Ebû Câfer Mansur’un Azrâil’i Rüyasında Görmesi ve İmam Ebû Hanîfe’nin Yorumu
Rivâyet edilir ki;
Abbâsî halîfelerinden Ebû Câfer Mansur, rüyasında Azrâil’i (a.s) görür ve ona;
“–Benim ömrümden ne kadar kaldı?” diye sorar.
İnsan sûretindeki Melekü’l-mevt ona bir şey söylemeden, elinin beş parmağını gösterir.
Halîfe dehşet içinde uyanır. Hemen tabircilere bu rüyanın mânâsını sorar. Kimisi bu beş işaretini beş yıl, kimisi beş ay, kimisi beş gün ile tabir ederler.
Fakat halîfe, bu yüzeysel yorumlardan hoşnut değildir. Nihayet bu rüyayı, devrin en büyük âlimlerinden olan İmam Ebû Hanîfe Hazretleri’ne sorar.
İmâm-ı Âzam, derin ilmi ve Kur’an’a vukufiyetiyle şu cevabı verir:
“O beş parmağıyla yaptığı işaretin mânâsı, (Lokmân Sûresi’nin son âyetinde ifade buyurulan) muğayyebât-ı hamsedir. Yani Allah’tan başka kimsenin bilmediği beş gaybî husustur.
(Sen ona ömrünü sorunca o da; ‘Bunu Allah’tan başka kimse bilmez, ben de bilmem.’ mânâsında bu işareti yaptı.)”**
Sonra da Lokmân Sûresi’nin 34. âyetini okur:
“(Biliniz ki);
Kıyâmet vakti hakkındaki bilgi, ancak Allâh’ın katındadır.
Yağmuru O yağdırır.
Rahimlerde olanı (yani doğacak evlâda dair her türlü bilgiyi) O bilir.
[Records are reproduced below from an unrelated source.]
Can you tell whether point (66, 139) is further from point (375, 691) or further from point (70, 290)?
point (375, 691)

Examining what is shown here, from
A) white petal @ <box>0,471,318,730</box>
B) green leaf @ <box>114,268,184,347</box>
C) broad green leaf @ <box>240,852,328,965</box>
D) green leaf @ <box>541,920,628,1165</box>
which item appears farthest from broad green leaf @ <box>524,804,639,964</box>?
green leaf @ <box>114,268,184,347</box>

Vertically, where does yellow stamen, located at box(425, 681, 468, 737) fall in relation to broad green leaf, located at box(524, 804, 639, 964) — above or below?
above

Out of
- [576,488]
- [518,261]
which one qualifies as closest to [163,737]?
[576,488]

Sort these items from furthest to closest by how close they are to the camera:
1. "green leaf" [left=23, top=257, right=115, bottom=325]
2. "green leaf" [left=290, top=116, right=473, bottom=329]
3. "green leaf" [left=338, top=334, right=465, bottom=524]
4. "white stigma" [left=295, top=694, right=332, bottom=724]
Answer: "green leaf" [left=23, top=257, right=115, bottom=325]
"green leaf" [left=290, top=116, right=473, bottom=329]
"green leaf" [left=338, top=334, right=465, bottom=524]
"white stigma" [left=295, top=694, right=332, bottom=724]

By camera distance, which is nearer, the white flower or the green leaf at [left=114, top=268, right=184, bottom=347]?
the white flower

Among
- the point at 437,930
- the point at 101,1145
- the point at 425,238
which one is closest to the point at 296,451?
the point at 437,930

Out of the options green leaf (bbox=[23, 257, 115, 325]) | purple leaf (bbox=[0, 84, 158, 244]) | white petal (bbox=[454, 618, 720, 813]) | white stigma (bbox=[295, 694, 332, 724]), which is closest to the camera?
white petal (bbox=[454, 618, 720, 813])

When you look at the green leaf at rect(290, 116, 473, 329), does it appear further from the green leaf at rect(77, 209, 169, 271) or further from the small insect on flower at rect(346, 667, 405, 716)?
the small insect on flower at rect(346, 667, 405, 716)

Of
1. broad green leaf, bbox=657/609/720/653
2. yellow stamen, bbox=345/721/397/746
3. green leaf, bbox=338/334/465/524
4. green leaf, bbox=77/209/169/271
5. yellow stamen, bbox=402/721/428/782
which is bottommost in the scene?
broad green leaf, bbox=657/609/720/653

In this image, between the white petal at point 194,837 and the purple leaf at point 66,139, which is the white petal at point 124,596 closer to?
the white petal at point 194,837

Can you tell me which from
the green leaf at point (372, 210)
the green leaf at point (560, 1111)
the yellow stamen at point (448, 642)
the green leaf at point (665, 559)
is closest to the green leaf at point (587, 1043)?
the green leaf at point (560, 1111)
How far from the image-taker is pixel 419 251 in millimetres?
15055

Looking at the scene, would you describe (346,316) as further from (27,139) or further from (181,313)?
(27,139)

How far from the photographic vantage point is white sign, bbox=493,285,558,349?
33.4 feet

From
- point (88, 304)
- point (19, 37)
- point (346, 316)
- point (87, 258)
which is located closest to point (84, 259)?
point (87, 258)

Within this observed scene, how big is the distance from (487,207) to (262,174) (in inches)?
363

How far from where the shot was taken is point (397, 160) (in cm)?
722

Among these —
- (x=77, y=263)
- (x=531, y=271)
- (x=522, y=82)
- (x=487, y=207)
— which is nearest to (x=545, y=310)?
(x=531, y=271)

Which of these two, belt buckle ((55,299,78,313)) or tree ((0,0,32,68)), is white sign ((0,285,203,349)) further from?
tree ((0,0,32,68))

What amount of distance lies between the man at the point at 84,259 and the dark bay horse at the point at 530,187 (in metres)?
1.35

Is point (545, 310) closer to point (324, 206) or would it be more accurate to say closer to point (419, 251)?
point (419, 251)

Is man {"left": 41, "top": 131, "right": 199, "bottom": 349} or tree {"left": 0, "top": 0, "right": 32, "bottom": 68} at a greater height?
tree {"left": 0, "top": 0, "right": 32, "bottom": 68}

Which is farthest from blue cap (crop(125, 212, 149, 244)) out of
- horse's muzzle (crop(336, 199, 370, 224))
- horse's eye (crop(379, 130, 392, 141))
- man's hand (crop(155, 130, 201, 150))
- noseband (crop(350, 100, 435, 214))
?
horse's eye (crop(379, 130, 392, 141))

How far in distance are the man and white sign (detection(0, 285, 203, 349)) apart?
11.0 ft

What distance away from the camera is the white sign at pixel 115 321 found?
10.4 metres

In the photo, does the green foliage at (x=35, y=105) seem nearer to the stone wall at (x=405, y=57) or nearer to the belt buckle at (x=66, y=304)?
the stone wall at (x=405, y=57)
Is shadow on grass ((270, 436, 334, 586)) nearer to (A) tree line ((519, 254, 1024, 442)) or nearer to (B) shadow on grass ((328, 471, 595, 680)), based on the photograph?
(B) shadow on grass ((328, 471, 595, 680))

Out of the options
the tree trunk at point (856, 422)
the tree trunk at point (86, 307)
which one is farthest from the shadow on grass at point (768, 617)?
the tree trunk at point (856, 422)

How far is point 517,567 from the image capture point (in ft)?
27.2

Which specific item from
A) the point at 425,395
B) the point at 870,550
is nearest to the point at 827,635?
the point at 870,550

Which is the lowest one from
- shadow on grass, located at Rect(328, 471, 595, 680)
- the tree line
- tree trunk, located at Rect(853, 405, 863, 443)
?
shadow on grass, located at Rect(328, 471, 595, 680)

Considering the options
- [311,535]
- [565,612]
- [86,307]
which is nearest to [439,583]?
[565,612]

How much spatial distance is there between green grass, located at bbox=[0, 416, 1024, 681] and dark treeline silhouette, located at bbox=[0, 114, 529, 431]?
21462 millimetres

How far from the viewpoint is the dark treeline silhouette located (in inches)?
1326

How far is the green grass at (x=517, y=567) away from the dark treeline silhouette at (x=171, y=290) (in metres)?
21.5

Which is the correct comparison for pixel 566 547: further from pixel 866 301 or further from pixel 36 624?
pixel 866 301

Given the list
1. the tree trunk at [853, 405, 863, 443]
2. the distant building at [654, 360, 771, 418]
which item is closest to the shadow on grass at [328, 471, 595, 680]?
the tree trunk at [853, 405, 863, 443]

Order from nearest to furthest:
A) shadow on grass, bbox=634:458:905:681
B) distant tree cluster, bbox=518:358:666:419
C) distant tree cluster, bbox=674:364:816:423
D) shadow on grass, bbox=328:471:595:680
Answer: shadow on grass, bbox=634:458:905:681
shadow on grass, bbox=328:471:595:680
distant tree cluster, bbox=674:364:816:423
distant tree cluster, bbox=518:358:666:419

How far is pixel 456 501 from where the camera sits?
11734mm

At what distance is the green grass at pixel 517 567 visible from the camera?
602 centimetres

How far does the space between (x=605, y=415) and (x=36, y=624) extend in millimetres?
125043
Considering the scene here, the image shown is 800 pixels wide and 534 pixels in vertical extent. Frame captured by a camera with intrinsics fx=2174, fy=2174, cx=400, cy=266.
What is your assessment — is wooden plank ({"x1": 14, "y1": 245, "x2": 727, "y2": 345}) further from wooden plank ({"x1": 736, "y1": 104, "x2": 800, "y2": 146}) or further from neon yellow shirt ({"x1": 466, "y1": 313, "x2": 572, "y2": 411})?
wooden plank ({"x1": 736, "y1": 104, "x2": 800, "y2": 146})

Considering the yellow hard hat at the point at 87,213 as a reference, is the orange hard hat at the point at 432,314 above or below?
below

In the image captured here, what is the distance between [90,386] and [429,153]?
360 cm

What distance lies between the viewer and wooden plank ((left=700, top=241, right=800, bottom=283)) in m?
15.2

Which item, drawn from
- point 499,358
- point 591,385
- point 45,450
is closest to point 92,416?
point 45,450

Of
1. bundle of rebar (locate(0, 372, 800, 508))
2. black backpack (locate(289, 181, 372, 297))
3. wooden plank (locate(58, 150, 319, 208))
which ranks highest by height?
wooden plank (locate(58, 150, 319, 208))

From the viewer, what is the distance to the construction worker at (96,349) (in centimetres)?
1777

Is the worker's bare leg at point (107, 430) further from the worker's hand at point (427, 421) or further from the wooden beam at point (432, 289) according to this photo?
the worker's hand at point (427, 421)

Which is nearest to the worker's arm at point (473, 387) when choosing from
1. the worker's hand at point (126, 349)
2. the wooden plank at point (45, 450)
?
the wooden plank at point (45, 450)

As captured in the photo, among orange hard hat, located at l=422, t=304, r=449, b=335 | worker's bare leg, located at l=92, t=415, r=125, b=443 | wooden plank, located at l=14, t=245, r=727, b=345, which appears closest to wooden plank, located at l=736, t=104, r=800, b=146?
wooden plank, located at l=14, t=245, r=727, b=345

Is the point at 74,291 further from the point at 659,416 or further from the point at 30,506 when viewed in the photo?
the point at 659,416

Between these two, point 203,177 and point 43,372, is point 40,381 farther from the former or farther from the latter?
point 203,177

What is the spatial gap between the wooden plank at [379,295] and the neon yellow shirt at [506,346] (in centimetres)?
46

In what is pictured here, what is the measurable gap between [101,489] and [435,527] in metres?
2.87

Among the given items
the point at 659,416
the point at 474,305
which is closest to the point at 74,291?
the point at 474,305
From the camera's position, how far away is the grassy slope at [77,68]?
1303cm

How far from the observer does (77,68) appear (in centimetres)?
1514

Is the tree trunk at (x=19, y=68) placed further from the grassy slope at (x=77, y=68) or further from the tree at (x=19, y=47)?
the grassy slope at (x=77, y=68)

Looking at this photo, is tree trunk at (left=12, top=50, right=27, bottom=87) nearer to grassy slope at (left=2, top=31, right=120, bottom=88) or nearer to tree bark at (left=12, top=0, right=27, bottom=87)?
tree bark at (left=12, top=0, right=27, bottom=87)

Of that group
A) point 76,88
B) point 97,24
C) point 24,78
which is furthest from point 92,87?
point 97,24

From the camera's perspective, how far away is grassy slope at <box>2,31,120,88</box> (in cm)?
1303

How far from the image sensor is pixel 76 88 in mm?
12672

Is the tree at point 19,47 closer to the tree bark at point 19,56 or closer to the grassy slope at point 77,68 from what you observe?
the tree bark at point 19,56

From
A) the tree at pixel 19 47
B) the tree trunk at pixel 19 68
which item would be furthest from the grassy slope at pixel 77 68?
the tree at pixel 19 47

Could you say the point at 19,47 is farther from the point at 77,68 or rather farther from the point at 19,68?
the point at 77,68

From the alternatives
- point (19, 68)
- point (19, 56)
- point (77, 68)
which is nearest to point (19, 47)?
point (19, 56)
Hiç kimse yarın ne kazanacağını bilemez.
Yine hiç kimse nerede öleceğini bilemez.
Şüphesiz Allah; her şeyi bilendir, her şeyden haberdardır.”
(Lokmân, 34)
Böylece İmam Ebû Hanîfe Hazretleri, sadece bir rüya değil, ölüm bilgisinin Allah’a ait oluşu gerçeğini de bu olay vesilesiyle ders verircesine ortaya koyar.